NeurIPS 2019
Sun Dec 8th through Sat the 14th, 2019 at Vancouver Convention Center
Paper ID:2260
Title:A Prior of a Googol Gaussians: a Tensor Ring Induced Prior for Generative Models

Reviewer 1


		
I have read the author response and other reviews and decided to keep my original score of 7. Summary: The paper proposes a family of priors for GANs and VAEs. These priors are mixtures of Gaussians with a large number of components but which can be represented using few number of learnable parameters using tensor ring decomposition. This family of priors enable efficient marginalization and conditioning. The method is applicable to both discrete and continuous latent variables. The method is extended to conditional generative modeling; in particular missing values in the conditioning variable can be marginalized out. Experiments are conducted on CelebA and Cifar10. Originality: The proposed method is novel to my knowledge. Clarity and Quality: The paper is very well written and easy to follow. The experiments are somewhat satisfying. I would have liked to see comparison to works using richer priors. For example comparison to the VampPrior [1] for the VAE experiment would be useful. Furthermore, it is not clear whether the TRIP outperforms the GMM baseline solely because it has higher capacity. For example in the appendix it is mentioned that for the GMM the number of components used is 1000; I was expecting 128*10 number of components (128 dimensional latents with 10 gaussians for each dimension). See section 3 of the supplement. Significance: For the VAE, I would deem this work significant if it was shown that this has the possibility to also help with latent variable collapse. For the GAN I would deem this work less significant as it relies on REINFORCE which is somewhat problematic due to high variance (this is rightfully acknowledged in the paper). Questions and Minor Comments: (1) What happens when you use this approach to form the variational distribution in the VAE? (2) line 100: it is "log marginal likelihood" not "marginal log-likelihood" (3) For the GAN did you also use multiple samples from the prior as a GAN baseline? (4) Why not use 1280=128*10 for the GMM baseline in the gan model?

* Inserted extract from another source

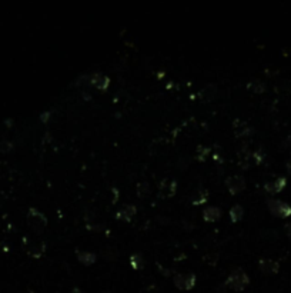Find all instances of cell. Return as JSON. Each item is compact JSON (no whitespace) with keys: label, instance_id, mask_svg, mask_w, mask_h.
Instances as JSON below:
<instances>
[{"label":"cell","instance_id":"3","mask_svg":"<svg viewBox=\"0 0 291 293\" xmlns=\"http://www.w3.org/2000/svg\"><path fill=\"white\" fill-rule=\"evenodd\" d=\"M268 210L277 217H288L291 216V206L278 199H268L267 200Z\"/></svg>","mask_w":291,"mask_h":293},{"label":"cell","instance_id":"2","mask_svg":"<svg viewBox=\"0 0 291 293\" xmlns=\"http://www.w3.org/2000/svg\"><path fill=\"white\" fill-rule=\"evenodd\" d=\"M27 222L30 225V228L35 232H43L44 228L47 226V217L43 212H40L39 209H30L27 214Z\"/></svg>","mask_w":291,"mask_h":293},{"label":"cell","instance_id":"20","mask_svg":"<svg viewBox=\"0 0 291 293\" xmlns=\"http://www.w3.org/2000/svg\"><path fill=\"white\" fill-rule=\"evenodd\" d=\"M287 170H288V173L291 175V162L290 163H287Z\"/></svg>","mask_w":291,"mask_h":293},{"label":"cell","instance_id":"13","mask_svg":"<svg viewBox=\"0 0 291 293\" xmlns=\"http://www.w3.org/2000/svg\"><path fill=\"white\" fill-rule=\"evenodd\" d=\"M229 214L231 222H238V221H241V217H243V214H244V209H243V206H240V204H234V206L230 209Z\"/></svg>","mask_w":291,"mask_h":293},{"label":"cell","instance_id":"16","mask_svg":"<svg viewBox=\"0 0 291 293\" xmlns=\"http://www.w3.org/2000/svg\"><path fill=\"white\" fill-rule=\"evenodd\" d=\"M44 249H46V245H44L43 242H40V243H37L33 246V250L30 252V255H33L36 258H39V256H42L44 253Z\"/></svg>","mask_w":291,"mask_h":293},{"label":"cell","instance_id":"12","mask_svg":"<svg viewBox=\"0 0 291 293\" xmlns=\"http://www.w3.org/2000/svg\"><path fill=\"white\" fill-rule=\"evenodd\" d=\"M136 207L133 206V204H126L123 209H120L117 213H116V217L117 219H120V221H126V222H129V221H132V217L136 214Z\"/></svg>","mask_w":291,"mask_h":293},{"label":"cell","instance_id":"4","mask_svg":"<svg viewBox=\"0 0 291 293\" xmlns=\"http://www.w3.org/2000/svg\"><path fill=\"white\" fill-rule=\"evenodd\" d=\"M197 277L194 273H177L174 276V284L181 290H190L196 286Z\"/></svg>","mask_w":291,"mask_h":293},{"label":"cell","instance_id":"8","mask_svg":"<svg viewBox=\"0 0 291 293\" xmlns=\"http://www.w3.org/2000/svg\"><path fill=\"white\" fill-rule=\"evenodd\" d=\"M88 80H90V83H91L94 88H97V89L100 90H106L107 88H109V85H110V79L107 78L106 75H103V73H93V75L88 78Z\"/></svg>","mask_w":291,"mask_h":293},{"label":"cell","instance_id":"14","mask_svg":"<svg viewBox=\"0 0 291 293\" xmlns=\"http://www.w3.org/2000/svg\"><path fill=\"white\" fill-rule=\"evenodd\" d=\"M130 265H132L133 269H137V270H140V269H143V267L146 266L144 259H143V256H141L140 253L132 255V258H130Z\"/></svg>","mask_w":291,"mask_h":293},{"label":"cell","instance_id":"6","mask_svg":"<svg viewBox=\"0 0 291 293\" xmlns=\"http://www.w3.org/2000/svg\"><path fill=\"white\" fill-rule=\"evenodd\" d=\"M160 190V195L163 196V197H170V196H173L176 193L177 190V183L176 180H173V179H163L161 180V183H160L159 186Z\"/></svg>","mask_w":291,"mask_h":293},{"label":"cell","instance_id":"1","mask_svg":"<svg viewBox=\"0 0 291 293\" xmlns=\"http://www.w3.org/2000/svg\"><path fill=\"white\" fill-rule=\"evenodd\" d=\"M250 283V277L243 270V269H234V270H231V273L227 277V280H226V286H229L230 289H233V290H237V292H241V290H244L246 287Z\"/></svg>","mask_w":291,"mask_h":293},{"label":"cell","instance_id":"9","mask_svg":"<svg viewBox=\"0 0 291 293\" xmlns=\"http://www.w3.org/2000/svg\"><path fill=\"white\" fill-rule=\"evenodd\" d=\"M287 185V179L285 178H278L275 179L274 182H268L265 183L264 189L268 192V193H280L282 189Z\"/></svg>","mask_w":291,"mask_h":293},{"label":"cell","instance_id":"7","mask_svg":"<svg viewBox=\"0 0 291 293\" xmlns=\"http://www.w3.org/2000/svg\"><path fill=\"white\" fill-rule=\"evenodd\" d=\"M258 267L265 275H274V273L278 272L280 265H278V262L271 260V259H260L258 260Z\"/></svg>","mask_w":291,"mask_h":293},{"label":"cell","instance_id":"17","mask_svg":"<svg viewBox=\"0 0 291 293\" xmlns=\"http://www.w3.org/2000/svg\"><path fill=\"white\" fill-rule=\"evenodd\" d=\"M197 196H199L197 199H193V200H191V203L196 204V206H197V204H203L204 202L207 200V192H206V190H200V192L197 193Z\"/></svg>","mask_w":291,"mask_h":293},{"label":"cell","instance_id":"15","mask_svg":"<svg viewBox=\"0 0 291 293\" xmlns=\"http://www.w3.org/2000/svg\"><path fill=\"white\" fill-rule=\"evenodd\" d=\"M247 88L250 90H253L254 93H263L265 90V85L263 83V82H260V80H251L250 83L247 85Z\"/></svg>","mask_w":291,"mask_h":293},{"label":"cell","instance_id":"10","mask_svg":"<svg viewBox=\"0 0 291 293\" xmlns=\"http://www.w3.org/2000/svg\"><path fill=\"white\" fill-rule=\"evenodd\" d=\"M203 217L206 222H217L221 217V210L217 206H207L204 207Z\"/></svg>","mask_w":291,"mask_h":293},{"label":"cell","instance_id":"11","mask_svg":"<svg viewBox=\"0 0 291 293\" xmlns=\"http://www.w3.org/2000/svg\"><path fill=\"white\" fill-rule=\"evenodd\" d=\"M76 255H77V259H79L80 263H81V265H84V266H90V265L96 263L97 255L96 253H93V252H87V250H79Z\"/></svg>","mask_w":291,"mask_h":293},{"label":"cell","instance_id":"5","mask_svg":"<svg viewBox=\"0 0 291 293\" xmlns=\"http://www.w3.org/2000/svg\"><path fill=\"white\" fill-rule=\"evenodd\" d=\"M226 186H227L231 195H237V193L244 190V187H246V179L243 178L241 175L230 176V178L226 179Z\"/></svg>","mask_w":291,"mask_h":293},{"label":"cell","instance_id":"19","mask_svg":"<svg viewBox=\"0 0 291 293\" xmlns=\"http://www.w3.org/2000/svg\"><path fill=\"white\" fill-rule=\"evenodd\" d=\"M71 293H83V292H81L80 289H77V287H74V289L71 290Z\"/></svg>","mask_w":291,"mask_h":293},{"label":"cell","instance_id":"18","mask_svg":"<svg viewBox=\"0 0 291 293\" xmlns=\"http://www.w3.org/2000/svg\"><path fill=\"white\" fill-rule=\"evenodd\" d=\"M285 232H287V236L291 239V223L285 225Z\"/></svg>","mask_w":291,"mask_h":293},{"label":"cell","instance_id":"21","mask_svg":"<svg viewBox=\"0 0 291 293\" xmlns=\"http://www.w3.org/2000/svg\"><path fill=\"white\" fill-rule=\"evenodd\" d=\"M26 293H35V292H32V290H29V292H26Z\"/></svg>","mask_w":291,"mask_h":293}]
</instances>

That would be more fair to the baseline. (5) How do you select the core size m_k? [1] VAE with a VampPrior. Tomczak and Max Welling, 2018.

Reviewer 2


		
Thank you to the authors for performing these experiments and addressing the concerns raised by the reviewers. I am pleased to see the performance of TRIP in the context of flows as well. I recommend that this paper be accepted. == The authors present TRIP (Tensor Ring Induced Prior), a parametric family of distributions. These distributions are parameterized as a tensor ring decomposition (Zhao et al. 2016) by d "cores," which define a distribution over d discrete variables. A continuous distribution over R^n can be obtained by placing one Gaussian distribution for each value of the discrete variables, which corresponds to a mixture of a very large number of Gaussians (10^100 Gaussians in this paper). The authors then demonstrate the effectiveness of this parameterization as a learnable prior for VAEs and GANs. The authors justify this approach because the inherent multimodality of this parameterization may better suit the multimodal nature of natural images. The authors cite half-present glasses in the case of GANs trained on CelebA as a disadvantage of unimodal priors. Originality: This work is builds on a wide body of work on learned priors. This approach seems novel as far as I'm aware, although I'm not familiar with the related work on tensor decompositions. Quality: The authors carefully motivate, define, and experimentally test this approach in a wide variety of settings. One concern I have about the experimental setup is that the authors compare TRIP to a N(0, I) prior and a GMM prior. However these seem like unfair comparisons because TRIP has many more parameters than N(0, I) and GMM. It may be fairer to compare to a decoder with the same number of parameters as a TRIP-based decoder would have. I would also like to have gotten a better sense of how much slower a TRIP prior is to train compared to the standard approaches. Clarity: I found this paper to be well-written and easy to follow. The logic flows well from section to section. I very much appreciated the visualizations, especially Figure 1, 4, and 5. Significance: TRIP seems like a practical algorithm that can be used as a prior for VAEs and GANs, or more generally whenever a mixture of a large number of Gaussians is desired.

Reviewer 3


		
# Overall This paper introduces a complex prior (TRIP) for deep generative models. TRIP has tractable marginal and conditional distributions and can produce an exponential number of mixtures of Gaussian with a small number of parameters. Overall, the paper is well written, the proposed technique is elegant and the motivation is clear. The main weakness is the experiment. # Weaknesses - Some important related works are discussed in Sec.5 but not compared directly in the experiments. What is gained by TRIP vs autoregressive priors [12,13] or flow-based priors [15]? There are no quantitative comparisons between training the generative models with TRIP and with other advanced parametrized priors. - What is the computational cost of TRIP? Since TRIP introduces additional parameters for the prior and brings extra computation, it is worth knowing that how much it slows down the training.